**Work to be completed**: Tally the lines in the data below that contain the string "shadowed", and give only that count.
──────── Given information
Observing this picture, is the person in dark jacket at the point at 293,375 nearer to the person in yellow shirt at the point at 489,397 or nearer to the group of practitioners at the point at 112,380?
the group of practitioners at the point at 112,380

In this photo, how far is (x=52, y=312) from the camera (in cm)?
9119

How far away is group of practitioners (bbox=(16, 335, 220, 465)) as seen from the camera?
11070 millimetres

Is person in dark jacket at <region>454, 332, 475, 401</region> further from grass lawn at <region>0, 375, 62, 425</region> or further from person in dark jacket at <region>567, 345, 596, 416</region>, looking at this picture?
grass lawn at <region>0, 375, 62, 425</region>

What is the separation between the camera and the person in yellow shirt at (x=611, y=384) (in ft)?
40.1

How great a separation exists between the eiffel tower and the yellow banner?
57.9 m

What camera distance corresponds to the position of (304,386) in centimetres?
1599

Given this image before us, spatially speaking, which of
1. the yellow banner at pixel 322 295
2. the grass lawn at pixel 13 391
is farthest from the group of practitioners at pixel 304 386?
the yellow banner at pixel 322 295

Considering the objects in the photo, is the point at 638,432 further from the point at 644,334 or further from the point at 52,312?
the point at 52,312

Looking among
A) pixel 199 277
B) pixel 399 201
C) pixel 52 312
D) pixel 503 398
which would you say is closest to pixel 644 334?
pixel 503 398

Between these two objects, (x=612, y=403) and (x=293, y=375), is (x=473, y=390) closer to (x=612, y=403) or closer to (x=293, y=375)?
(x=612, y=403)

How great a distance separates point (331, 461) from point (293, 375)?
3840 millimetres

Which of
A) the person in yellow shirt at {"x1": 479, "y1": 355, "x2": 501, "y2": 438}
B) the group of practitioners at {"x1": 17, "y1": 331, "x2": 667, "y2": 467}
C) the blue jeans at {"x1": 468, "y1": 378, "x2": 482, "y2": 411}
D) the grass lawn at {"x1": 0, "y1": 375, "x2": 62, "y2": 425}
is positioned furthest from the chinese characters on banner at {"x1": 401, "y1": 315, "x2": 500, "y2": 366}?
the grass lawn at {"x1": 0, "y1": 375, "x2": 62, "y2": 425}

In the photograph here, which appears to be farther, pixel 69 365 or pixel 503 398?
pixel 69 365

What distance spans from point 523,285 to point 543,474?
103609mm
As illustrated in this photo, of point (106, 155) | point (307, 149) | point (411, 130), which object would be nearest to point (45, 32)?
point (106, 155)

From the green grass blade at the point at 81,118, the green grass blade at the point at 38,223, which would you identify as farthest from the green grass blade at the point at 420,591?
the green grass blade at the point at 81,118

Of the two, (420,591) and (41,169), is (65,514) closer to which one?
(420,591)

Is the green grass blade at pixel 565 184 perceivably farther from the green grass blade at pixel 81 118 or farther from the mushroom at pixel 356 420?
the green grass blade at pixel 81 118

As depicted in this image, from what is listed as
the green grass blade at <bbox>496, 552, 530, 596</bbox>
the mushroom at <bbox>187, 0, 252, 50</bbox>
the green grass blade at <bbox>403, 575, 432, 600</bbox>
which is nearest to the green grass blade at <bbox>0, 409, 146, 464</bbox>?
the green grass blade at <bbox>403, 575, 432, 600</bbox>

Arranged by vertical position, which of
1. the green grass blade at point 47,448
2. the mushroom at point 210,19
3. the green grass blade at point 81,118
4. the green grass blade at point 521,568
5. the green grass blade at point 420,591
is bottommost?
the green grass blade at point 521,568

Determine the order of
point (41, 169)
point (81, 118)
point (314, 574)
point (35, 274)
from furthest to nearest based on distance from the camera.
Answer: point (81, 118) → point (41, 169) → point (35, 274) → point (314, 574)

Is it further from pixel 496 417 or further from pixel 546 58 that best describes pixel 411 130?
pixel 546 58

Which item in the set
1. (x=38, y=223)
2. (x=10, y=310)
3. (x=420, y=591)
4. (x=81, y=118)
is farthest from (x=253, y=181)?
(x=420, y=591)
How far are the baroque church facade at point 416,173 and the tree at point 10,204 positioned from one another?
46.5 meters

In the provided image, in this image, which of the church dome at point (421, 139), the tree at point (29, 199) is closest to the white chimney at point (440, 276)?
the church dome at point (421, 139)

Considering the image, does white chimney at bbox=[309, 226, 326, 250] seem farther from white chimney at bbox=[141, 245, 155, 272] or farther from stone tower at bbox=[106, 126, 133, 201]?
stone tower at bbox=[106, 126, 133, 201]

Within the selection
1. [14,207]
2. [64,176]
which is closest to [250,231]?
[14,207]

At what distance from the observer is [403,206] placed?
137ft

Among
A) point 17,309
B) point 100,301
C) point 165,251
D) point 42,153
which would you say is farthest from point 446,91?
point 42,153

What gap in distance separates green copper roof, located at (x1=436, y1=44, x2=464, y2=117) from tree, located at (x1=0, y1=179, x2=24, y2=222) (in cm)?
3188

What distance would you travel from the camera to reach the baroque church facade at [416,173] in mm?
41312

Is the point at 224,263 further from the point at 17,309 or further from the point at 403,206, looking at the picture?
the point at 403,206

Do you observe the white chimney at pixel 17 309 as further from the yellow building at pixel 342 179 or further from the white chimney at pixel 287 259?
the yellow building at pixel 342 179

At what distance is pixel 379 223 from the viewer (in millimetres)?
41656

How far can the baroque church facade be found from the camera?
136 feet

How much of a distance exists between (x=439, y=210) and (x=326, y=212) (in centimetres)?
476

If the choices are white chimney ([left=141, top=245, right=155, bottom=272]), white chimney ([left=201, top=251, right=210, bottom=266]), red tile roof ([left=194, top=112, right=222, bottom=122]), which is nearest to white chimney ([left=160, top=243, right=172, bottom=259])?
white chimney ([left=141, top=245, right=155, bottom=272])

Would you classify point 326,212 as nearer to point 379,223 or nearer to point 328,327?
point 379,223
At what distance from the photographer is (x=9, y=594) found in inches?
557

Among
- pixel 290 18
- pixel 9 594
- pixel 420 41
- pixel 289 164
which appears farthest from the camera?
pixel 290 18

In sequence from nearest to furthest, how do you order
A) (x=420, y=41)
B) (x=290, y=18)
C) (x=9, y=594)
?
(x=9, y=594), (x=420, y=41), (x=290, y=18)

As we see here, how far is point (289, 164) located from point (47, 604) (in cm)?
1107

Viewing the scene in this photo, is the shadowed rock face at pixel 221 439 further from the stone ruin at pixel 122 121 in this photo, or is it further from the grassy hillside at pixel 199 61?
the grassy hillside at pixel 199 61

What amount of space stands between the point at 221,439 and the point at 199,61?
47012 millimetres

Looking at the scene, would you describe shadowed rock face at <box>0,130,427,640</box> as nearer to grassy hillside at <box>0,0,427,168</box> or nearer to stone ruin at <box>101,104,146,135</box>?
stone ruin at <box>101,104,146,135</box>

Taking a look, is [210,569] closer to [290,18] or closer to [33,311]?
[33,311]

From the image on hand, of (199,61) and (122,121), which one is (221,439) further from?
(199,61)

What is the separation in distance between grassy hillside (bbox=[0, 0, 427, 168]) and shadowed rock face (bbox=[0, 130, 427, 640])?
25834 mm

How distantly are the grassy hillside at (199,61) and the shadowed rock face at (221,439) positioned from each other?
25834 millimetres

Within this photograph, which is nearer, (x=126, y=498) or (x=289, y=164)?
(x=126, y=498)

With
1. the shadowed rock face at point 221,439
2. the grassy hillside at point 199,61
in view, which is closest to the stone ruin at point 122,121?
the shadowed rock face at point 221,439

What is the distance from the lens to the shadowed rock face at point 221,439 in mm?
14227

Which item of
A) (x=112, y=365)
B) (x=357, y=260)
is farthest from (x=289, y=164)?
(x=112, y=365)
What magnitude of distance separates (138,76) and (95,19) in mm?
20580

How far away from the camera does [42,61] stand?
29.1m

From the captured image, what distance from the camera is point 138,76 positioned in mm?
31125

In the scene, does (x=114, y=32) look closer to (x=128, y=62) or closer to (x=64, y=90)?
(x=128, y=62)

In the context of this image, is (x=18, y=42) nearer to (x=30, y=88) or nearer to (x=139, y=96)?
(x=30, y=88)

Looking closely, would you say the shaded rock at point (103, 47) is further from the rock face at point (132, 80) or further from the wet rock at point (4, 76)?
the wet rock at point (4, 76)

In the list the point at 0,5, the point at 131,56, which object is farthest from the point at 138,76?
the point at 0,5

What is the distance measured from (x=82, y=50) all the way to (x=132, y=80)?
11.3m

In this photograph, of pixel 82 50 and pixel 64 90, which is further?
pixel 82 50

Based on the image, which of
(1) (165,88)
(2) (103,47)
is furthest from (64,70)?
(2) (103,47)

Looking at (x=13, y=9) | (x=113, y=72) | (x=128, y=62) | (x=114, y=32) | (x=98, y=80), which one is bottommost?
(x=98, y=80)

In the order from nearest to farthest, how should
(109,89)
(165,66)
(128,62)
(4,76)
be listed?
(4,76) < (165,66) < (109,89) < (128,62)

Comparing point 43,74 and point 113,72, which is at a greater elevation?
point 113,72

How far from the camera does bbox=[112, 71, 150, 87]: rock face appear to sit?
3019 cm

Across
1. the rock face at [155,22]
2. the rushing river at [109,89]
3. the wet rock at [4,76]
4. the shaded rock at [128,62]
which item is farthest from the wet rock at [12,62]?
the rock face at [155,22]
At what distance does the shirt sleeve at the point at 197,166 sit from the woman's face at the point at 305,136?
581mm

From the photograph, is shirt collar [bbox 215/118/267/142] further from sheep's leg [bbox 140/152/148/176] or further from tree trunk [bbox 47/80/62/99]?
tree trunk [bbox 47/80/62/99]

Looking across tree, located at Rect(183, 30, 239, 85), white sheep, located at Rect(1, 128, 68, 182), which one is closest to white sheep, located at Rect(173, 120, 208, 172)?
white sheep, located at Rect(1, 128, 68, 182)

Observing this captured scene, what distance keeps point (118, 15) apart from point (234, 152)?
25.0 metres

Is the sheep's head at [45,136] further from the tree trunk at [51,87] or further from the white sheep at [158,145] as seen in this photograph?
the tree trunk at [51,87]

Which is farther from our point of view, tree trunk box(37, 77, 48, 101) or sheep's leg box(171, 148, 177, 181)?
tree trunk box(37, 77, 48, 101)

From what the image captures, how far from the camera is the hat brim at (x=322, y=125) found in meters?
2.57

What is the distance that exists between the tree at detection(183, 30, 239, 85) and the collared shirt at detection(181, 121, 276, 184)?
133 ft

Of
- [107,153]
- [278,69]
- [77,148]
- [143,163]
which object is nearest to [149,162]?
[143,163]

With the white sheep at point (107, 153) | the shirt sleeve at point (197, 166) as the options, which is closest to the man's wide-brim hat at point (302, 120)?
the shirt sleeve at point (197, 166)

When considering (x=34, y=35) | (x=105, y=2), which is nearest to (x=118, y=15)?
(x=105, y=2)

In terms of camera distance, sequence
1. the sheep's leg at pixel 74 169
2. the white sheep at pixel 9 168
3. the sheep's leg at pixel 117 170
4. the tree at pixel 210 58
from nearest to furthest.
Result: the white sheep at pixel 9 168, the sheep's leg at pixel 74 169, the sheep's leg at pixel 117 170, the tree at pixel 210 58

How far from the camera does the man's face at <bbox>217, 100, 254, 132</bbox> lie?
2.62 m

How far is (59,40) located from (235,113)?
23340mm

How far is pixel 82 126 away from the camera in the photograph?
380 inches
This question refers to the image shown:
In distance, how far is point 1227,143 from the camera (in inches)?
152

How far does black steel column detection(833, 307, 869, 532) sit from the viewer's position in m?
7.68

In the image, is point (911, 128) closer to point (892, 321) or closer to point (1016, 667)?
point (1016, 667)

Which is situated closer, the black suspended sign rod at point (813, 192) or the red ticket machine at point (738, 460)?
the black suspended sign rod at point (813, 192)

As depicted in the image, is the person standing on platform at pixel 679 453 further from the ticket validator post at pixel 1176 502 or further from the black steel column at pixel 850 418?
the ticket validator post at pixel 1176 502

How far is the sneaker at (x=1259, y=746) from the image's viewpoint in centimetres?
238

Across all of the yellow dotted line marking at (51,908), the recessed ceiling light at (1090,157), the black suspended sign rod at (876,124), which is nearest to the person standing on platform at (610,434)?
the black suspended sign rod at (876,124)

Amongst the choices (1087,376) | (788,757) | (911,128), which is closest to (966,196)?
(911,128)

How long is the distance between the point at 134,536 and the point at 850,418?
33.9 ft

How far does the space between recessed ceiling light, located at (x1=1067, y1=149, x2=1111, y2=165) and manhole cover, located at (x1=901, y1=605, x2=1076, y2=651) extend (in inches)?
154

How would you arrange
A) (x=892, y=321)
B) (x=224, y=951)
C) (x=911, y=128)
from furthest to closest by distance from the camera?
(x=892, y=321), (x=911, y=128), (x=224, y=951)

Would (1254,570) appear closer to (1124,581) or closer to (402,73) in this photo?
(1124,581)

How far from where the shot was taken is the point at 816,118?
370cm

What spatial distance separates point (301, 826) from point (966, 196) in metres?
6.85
────────────────
**Solved exercise**: 7